Wednesday, June 8, 2011

Samudragupta

Samudragupta, ruler of the Gupta Empire (c.AD 335 – 375), and successor to Chandragupta I, is considered to be one of the greatest military geniuses in Indian history according to Historian V.A Smith. His name is taken to be a title acquired by his conquests (Samudra referring to the 'oceans'). Samudragupta the Great is believed to have been his father's chosen successor even though he had several older brothers. Therefore, some believe that after the death of Chandragupta I, there was a struggle for succession in which Samudragupta prevailed.

The Empire

The main source of Samudragupta's history is an inscription engraved on one of the rocks set up by Ashoka the Great in Kausambi ( present day Allahabad). In this inscription Samudragupta details his conquests. This inscription is also important because of the political geography of India that it indicates by naming the different kings and peoples who populated India in the first half of the fourth century AD. The inscription to Samudragupta's martial exploits states that its author is Harishena, who was an important poet of Samudragupta's court.

» Provided material:
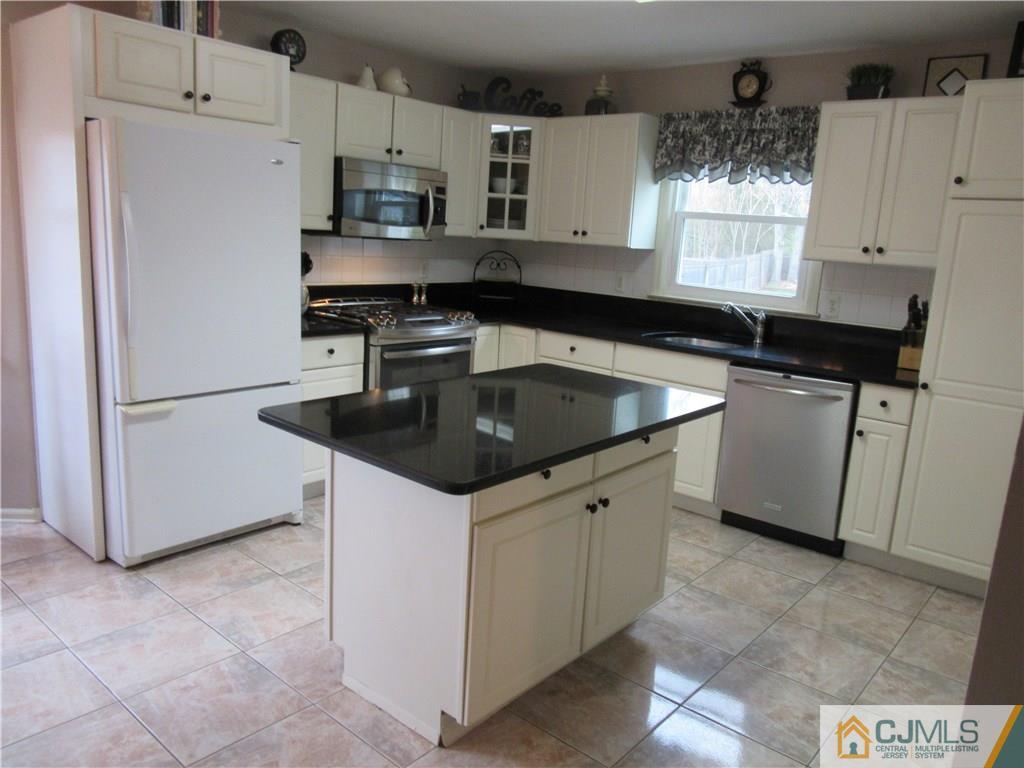 63 Royce Brook Road Hillsborough, NJ 08844 - Photo 3 of 25 a kitchen with stainless steel appliances granite countertop a sink stove and refrigerator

» Work to complete:
Please reproduce the passage on Samudragupta word for word, starting with "Wednesday, June 8, 2011" and going on through "which Samudragupta prevailed.".

» Answer for the task:
Wednesday, June 8, 2011

Samudragupta

Samudragupta, ruler of the Gupta Empire (c.AD 335 – 375), and successor to Chandragupta I, is considered to be one of the greatest military geniuses in Indian history according to Historian V.A Smith. His name is taken to be a title acquired by his conquests (Samudra referring to the 'oceans'). Samudragupta the Great is believed to have been his father's chosen successor even though he had several older brothers. Therefore, some believe that after the death of Chandragupta I, there was a struggle for succession in which Samudragupta prevailed.